Federal Reserve normalizes the current interest rate hike to signal its own independence from the White House.

Apple Boston

2019-01-08 17:46:00 Tue ET

President Trump forces the Federal Reserve to normalize the current interest rate hike to signal its own monetary policy independence from the White House. There are at least 3 root causes of the key neutral interest rate hike. First, the real interest rate is remarkably low around the zero lower bound when the CPI inflation rate is about 2.2% and the U.S. federal funds rate lands in the target range of 2%-2.25%. This near-zero real rate can cause serious problems. For instance, firms respond to the low cost of capital by taking on excessive debt. Banks reach for higher yields by lending to high-risk borrowers with some deterioration in underwriting standards. Institutional investors can lever up to boost stock market indices to unsustainably high levels. The government tends to run fiscal deficits because the debt-servicing cost is relatively low. Such aggregate credit supply changes can sow the seeds of the next economic recession.

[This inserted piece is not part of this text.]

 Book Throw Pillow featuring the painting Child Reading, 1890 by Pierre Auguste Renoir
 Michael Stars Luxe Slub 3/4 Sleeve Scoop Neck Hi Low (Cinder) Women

Second, the Federal Open Market Committee (FOMC) can normalize the current interest rate hike such that the central bank gains greater instrumental bandwidth to deal with the next financial downturn. At subsequent stages of the real business cycle, the FOMC can then apply downward interest rate adjustments as the neutral interest rate allows the U.S. economy to operate near full employment with inflation containment. The current U.S. unemployment is 3.7%, and the FOMC expects the long-term sustainable unemployment rate to be about 4.4%. In the rosy picture of 3%-3.5% real GDP economic growth, the FOMC has to gradually introduce interest rate increases to prevent 2% CPI inflation from becoming an economic disturbance.

In light of one rate increase per quarter throughout 2018, the FOMC expects to raise the interest rate twice in 2019.

Third, the Federal Reserve now needs to normalize the current interest rate hike to signal its own monetary policy independence from the White House. Empirical evidence shows that monetary policy independence helps better curb inflation with steady gains in productivity growth, capital investment, and domestic employment. Fed Chair Jerome Powell needs to continue interest rate increases to attain a fair trade-off between inflation and unemployment (although Powell receives several criticisms from President Trump in recent times).

Overall, the Federal Reserve has to maintain the current hawkish monetary policy pace in response to multiple economic headwinds from Trump tax cuts and tariffs to higher public expenditures and health care costs.